Oral Presentation GENEMAPPERS 2024

Single-cell RNA-seq reveals candidate synergistic treatments for the chemoprevention of hereditary diffuse gastric cancer (#43)

Kieran J Redpath 1 2 , Nicola Bougen-Zhukov 1 2 , Conor Vaessen 1 2 , Lyvianne Decourtye-Espiard 1 2 , Emily Schulpen 1 2 , Tanis Godwin 1 2 , Kate McElroy 1 2 , Michael A Black 1 2 , Parry Guilford 1 2
  1. Centre for Translational Cancer Research, University of Otago, Dunedin, New Zealand
  2. Department of Biochemistry, University of Otago, Dunedin, New Zealand

Gastric cancer is the third most lethal and fifth most common cancer worldwide. Diffuse gastric cancer (DGC) often develops due to inherited or somatic mutation of the tumour suppressor gene E-cadherin (CDH1). Germline inactivation of CDH1 causes the inherited cancer syndrome Hereditary DGC (HDGC), with up to 70% lifetime penetrance. Dasatinib, an ATP-competitive tyrosine kinase inhibitor, preferentially targets pathways that are upregulated in CDH1-null cancer cells. Consequently, it is considered a potential chemopreventative drug for advanced HDGC. To improve this targeted therapy, we aimed to identify synergistic partners of dasatinib, which provide a greater than additive effect when combined with dasatinib.

 

Single-cell level transcriptional changes in response to treatment can reveal drug targets that are involved in dasatinib resistance. To this end, we treated an inducible Cdh1/Trp53 knockout HDGC mouse model with dasatinib and a vehicle control. Mouse stomachs were then extracted for single-cell isolation (using the 10X Genomics Gene Expression Flex kit) and mRNA sequencing.

 

Bioinformatic analyses revealed a distinct cluster of putative gastric cancer cells. Differential expression analysis between these cells in treated versus control samples revealed genes differentially regulated in response to dasatinib.

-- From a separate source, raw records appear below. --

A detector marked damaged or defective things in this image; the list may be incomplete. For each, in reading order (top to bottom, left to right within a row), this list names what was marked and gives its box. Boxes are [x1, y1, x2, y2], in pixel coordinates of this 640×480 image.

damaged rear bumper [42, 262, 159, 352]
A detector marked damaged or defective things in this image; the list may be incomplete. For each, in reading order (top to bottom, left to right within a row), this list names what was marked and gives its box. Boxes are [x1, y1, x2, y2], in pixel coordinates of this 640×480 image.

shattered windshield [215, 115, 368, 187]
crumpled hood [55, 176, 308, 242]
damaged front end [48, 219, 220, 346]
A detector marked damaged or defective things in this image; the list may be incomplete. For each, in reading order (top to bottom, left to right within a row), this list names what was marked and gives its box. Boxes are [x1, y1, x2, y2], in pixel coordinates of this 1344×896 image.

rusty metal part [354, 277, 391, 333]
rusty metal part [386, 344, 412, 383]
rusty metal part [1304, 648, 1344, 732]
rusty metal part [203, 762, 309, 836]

Gene set enrichment analysis identified Reactome pathways that were altered between treatment and control groups, including RHO GTPase, MAPK, and YAP/TAZ signalling, oxidative phosphorylation, and autophagy. Drugs targeting these signatures (defactinib, trametinib, verteporfin, metformin, and chloroquine, respectively) are predicted to be synergistic with dasatinib by countering emerging drug-resistant cell populations, and were therefore tested in combination with dasatinib in an HDGC cell line model.